## Exercise brief
For the word "about", tally the lines of the data that contain it and give the tally alone.

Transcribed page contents
═══
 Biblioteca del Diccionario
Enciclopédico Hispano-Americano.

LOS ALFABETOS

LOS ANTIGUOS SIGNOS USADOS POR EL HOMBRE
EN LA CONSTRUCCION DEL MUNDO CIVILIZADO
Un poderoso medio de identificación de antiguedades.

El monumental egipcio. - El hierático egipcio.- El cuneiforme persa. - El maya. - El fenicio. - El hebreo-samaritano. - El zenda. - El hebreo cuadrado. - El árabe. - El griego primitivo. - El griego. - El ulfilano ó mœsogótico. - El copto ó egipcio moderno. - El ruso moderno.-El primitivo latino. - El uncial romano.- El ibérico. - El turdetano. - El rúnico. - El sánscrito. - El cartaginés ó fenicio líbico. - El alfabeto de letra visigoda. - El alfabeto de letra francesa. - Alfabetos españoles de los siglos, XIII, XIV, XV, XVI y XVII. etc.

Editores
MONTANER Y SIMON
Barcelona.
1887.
═══
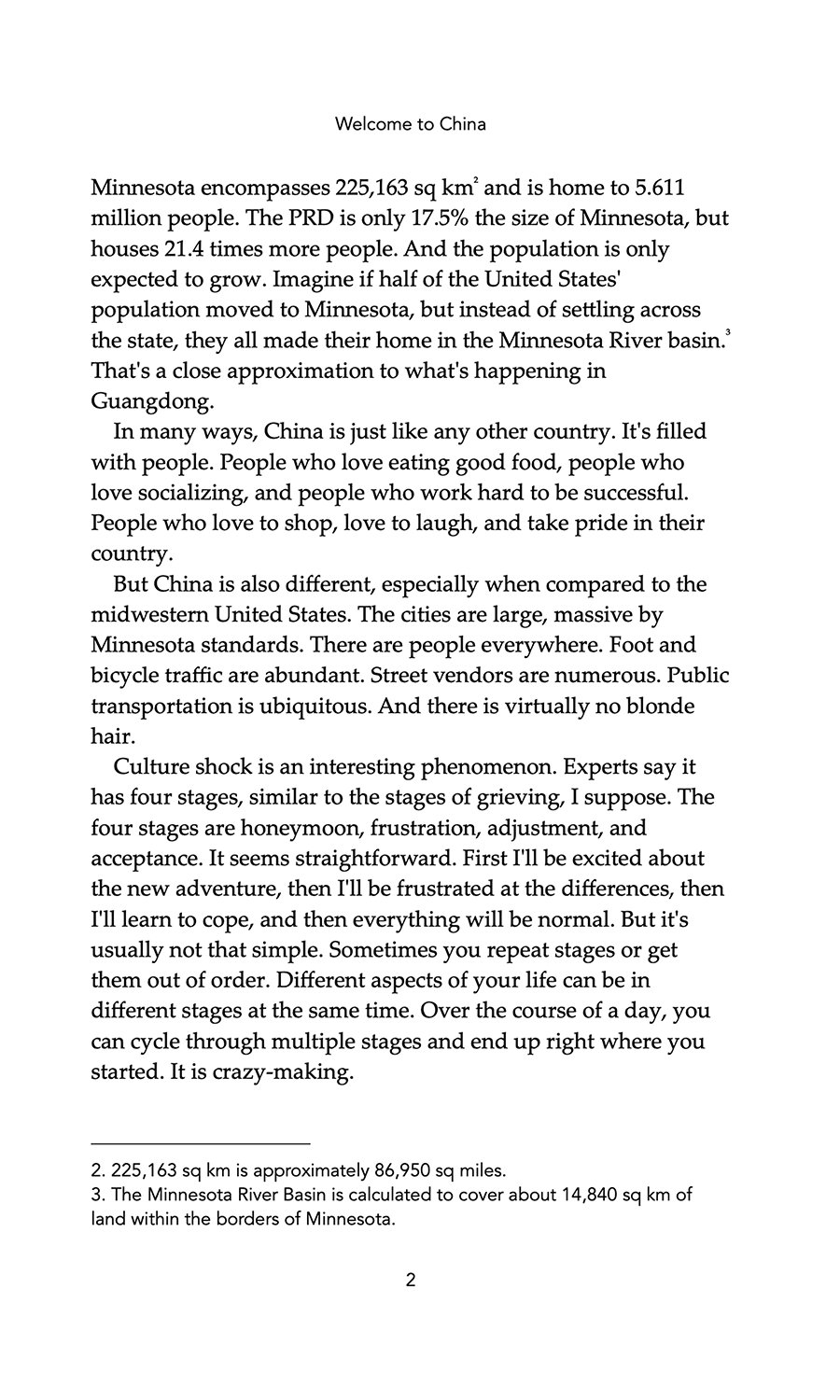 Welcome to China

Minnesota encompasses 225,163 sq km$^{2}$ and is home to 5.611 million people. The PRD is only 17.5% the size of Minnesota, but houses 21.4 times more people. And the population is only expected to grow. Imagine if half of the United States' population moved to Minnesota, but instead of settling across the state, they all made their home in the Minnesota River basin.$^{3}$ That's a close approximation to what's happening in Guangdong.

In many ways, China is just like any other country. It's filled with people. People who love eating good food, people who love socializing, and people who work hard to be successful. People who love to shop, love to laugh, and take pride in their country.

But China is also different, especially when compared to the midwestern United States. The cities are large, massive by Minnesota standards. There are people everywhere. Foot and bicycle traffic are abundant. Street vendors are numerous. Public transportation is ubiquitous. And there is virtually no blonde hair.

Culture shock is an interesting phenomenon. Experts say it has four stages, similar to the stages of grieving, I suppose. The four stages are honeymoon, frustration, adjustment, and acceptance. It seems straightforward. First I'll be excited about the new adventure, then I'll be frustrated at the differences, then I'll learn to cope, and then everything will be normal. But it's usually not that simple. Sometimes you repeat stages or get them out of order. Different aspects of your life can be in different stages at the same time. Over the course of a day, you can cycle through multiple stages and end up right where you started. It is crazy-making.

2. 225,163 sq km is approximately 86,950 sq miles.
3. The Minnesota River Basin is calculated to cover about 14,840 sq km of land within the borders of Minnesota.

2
═══
## Written response
2